Wolf Alice – Visions Of A Life’ – 29/09/17
In 2015 Wolf Alice made quite the statement with their debut full-length album ‘My Love Is Cool’, finding them nominated for a Mercury Music Prize for the certified Gold album. Finally, for Wolf Alice fans, the long wait for new music is over, as the London 4 piece return with their brand new album ‘Visions Of A Life’. But can it exceed the great expectations we have?
‘Visions Of A Life’ reflects the highs and lows of touring life, throwing you onto a rollercoaster of creative and detailed tracks from beginning to end. Opening track ‘Heavenward’ eases us into the new album familiarly with that trademark chilled Wolf Alice vibe. It wouldn’t sound out of place on their last record, and is a great bridge over to the brand new album. Written about the death of a friend, it’s a really powerful track from the lyrics right down to the spine tingling music. In contrast, ‘Yuk Foo’ stands out as the heaviest track on the album. With plenty of frustration and anger, Ellie screams through the punk inspired belter displaying clearly her feelings in true riot girl fashion about people’s perceptions and expectations. It’s one of our favourite tracks on the album with such an explosive chorus, and it’s bound to go down well in their live shows as the mosh pits break out left right and centre.

Collected material ▸
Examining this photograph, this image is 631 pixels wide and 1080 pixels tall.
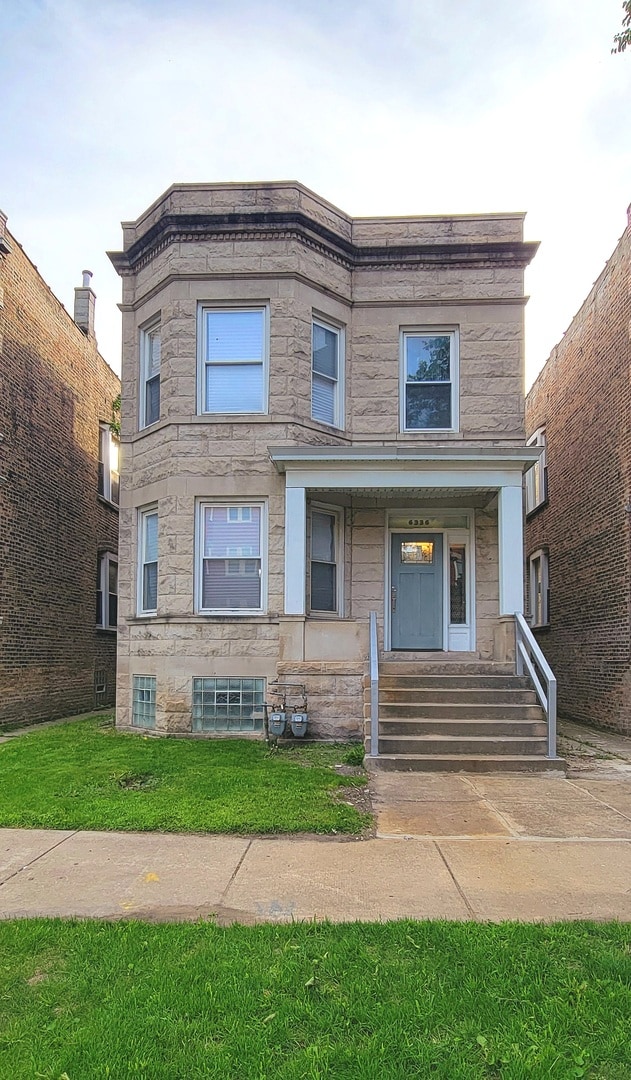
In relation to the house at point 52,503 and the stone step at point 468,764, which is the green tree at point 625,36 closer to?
the stone step at point 468,764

Task goal ▸ From the review of Wolf Alice's album, set down the passage starting with "Wolf Alice –" and going on through "expectations we have?", word for word. The material has nothing to do with the review of Wolf Alice's album.

Solved exercise ▸
Wolf Alice – Visions Of A Life’ – 29/09/17
In 2015 Wolf Alice made quite the statement with their debut full-length album ‘My Love Is Cool’, finding them nominated for a Mercury Music Prize for the certified Gold album. Finally, for Wolf Alice fans, the long wait for new music is over, as the London 4 piece return with their brand new album ‘Visions Of A Life’. But can it exceed the great expectations we have?